▶ **Written instruction**
Reproduce the material below word for word, leaving out the pictures.

[Stored items from a collection]
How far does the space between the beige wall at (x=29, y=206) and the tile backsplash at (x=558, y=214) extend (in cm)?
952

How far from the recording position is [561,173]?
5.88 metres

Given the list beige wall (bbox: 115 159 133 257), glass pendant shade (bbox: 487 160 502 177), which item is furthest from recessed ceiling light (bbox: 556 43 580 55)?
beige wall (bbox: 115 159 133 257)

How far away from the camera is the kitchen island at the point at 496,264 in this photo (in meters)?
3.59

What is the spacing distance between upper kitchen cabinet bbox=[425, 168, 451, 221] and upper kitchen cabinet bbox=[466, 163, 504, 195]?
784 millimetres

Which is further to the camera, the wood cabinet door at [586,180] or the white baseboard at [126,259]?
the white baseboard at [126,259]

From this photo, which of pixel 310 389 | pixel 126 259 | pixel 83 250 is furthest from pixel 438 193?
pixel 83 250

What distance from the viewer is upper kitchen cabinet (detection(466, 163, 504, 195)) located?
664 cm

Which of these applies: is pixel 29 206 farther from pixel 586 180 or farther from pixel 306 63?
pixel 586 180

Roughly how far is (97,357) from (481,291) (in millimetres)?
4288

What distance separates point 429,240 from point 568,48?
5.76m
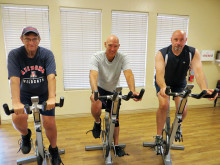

▶ **The answer**
How far does the space between the beige wall at (x=29, y=206) and the tile backsplash at (x=558, y=214) extend (in cm)?
952

How far from the recording position is [561,173]?
5.88 metres

Given the list beige wall (bbox: 115 159 133 257), glass pendant shade (bbox: 487 160 502 177), which item is furthest from recessed ceiling light (bbox: 556 43 580 55)?
beige wall (bbox: 115 159 133 257)

How far away from the camera is the kitchen island at the point at 496,264 in this photo (in meters)?
3.59

What is the spacing distance between upper kitchen cabinet bbox=[425, 168, 451, 221] and upper kitchen cabinet bbox=[466, 163, 504, 195]?
784 millimetres

Which is further to the camera, the wood cabinet door at [586,180] or the white baseboard at [126,259]?
the white baseboard at [126,259]

From this photo, which of pixel 310 389 | pixel 126 259 | pixel 83 250 is furthest from pixel 438 193?
pixel 83 250

What distance from the viewer is upper kitchen cabinet (detection(466, 163, 504, 195)) located?
664 cm

Which of these applies: is pixel 29 206 farther from pixel 586 180 or farther from pixel 306 63?
pixel 586 180

Roughly how far is (97,357) from (481,291) (in millimetres)?
4288

What distance separates point 429,240 from point 568,48?
5.76m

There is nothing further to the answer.